The Boeing 314 Clipper was a long-range flying boat. There were 12 aircraft produced between 1938 and 1939. Nine aircraft were used by Pan Am Airways to fly routes across both the Atlantic and Pacific oceans. With a range of over 3600 miles, the Clippers were able to provide worldwide air travel. A typical trip across the Pacific would take just over 6 days. The Clippers served commercially for three years.
One of the more notable accomplishments was when the Pacific Clipper had just taken off from Honolulu when Japanese forces unexpectedly launched their surprise attack on Pearl Harbor. Due to the risk of being shot down, the Pacific Clipper was ordered to fly west to Auckland, New Zealand.
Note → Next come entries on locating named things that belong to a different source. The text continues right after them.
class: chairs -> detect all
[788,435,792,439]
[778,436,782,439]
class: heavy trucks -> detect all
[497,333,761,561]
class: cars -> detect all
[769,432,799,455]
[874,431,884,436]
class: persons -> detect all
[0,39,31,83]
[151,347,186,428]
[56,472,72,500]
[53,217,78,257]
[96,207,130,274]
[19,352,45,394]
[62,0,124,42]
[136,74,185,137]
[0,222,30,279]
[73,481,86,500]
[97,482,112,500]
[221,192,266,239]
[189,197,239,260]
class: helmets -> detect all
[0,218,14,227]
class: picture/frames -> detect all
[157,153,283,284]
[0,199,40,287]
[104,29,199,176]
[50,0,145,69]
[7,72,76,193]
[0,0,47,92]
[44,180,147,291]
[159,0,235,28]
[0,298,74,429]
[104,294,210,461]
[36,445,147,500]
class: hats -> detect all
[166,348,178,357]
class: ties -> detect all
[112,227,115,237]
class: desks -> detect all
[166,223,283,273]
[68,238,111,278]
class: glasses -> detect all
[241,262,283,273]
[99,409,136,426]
From there, the aircraft was ordered west to New York. The 31,100 mile flight included stops in Surabaya (Indonesia), Karachi (Pakistan), Bahrain, Khartoum (Sudan), and Leopoldville in the Belgium Congo. On the morning of January 6th, 1942, the Pacific Clipper landed at LaGuardia Field seaplane base thereby becoming the first commercial aircraft to circumnavigate the globe.
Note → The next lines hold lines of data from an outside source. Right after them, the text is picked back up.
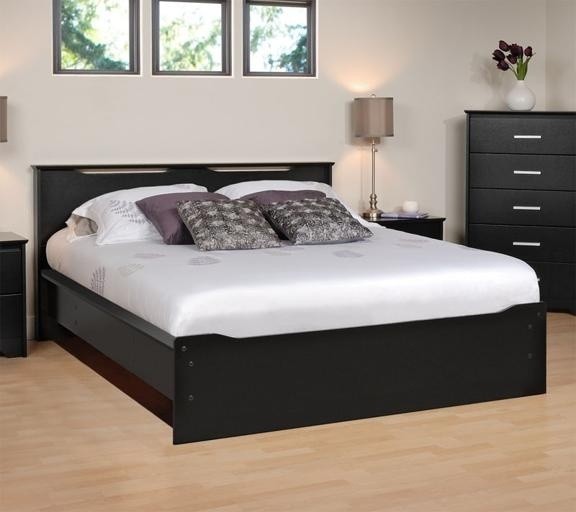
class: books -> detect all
[381,212,430,219]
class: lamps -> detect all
[353,94,395,218]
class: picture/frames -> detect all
[151,0,233,77]
[242,0,317,78]
[52,0,141,76]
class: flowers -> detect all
[492,40,537,79]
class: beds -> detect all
[30,163,547,445]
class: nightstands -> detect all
[368,217,447,241]
[0,233,29,358]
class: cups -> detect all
[403,201,420,214]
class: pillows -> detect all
[223,182,353,243]
[143,192,232,244]
[76,182,212,246]
[178,200,279,247]
[264,197,372,243]
[242,189,337,233]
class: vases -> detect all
[504,81,536,110]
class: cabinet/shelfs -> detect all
[464,109,575,312]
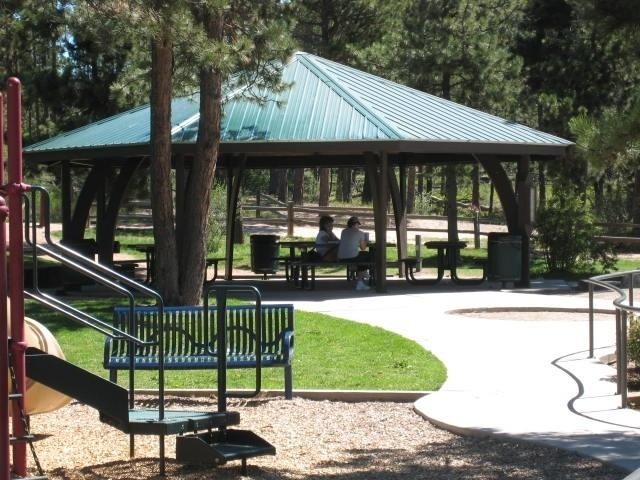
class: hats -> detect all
[347,216,361,225]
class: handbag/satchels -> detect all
[307,250,322,262]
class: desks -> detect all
[424,238,468,286]
[128,243,157,286]
[275,239,396,290]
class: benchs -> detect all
[471,256,490,286]
[204,256,226,285]
[102,303,296,401]
[398,255,424,287]
[272,255,394,289]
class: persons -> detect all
[336,216,375,271]
[315,215,372,291]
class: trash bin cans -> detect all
[487,233,523,288]
[250,235,280,277]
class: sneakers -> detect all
[354,270,371,291]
With the outbreak of WWII the Clippers were pressed into military service. The flying boats were used for transporting personnel and equipment to the European and Pacific Theaters of Operation. The markings and paint schemes on the aircraft were changed and the aircraft were flown by the experienced Pan Am civilian crews. American military cargo supplied the British forces in Cairo and also Russian forces. The 314 was the only aircraft in the world at that time which could make the 2,150 mile crossing over water.
Sadly, none of these iconic aircraft survive today.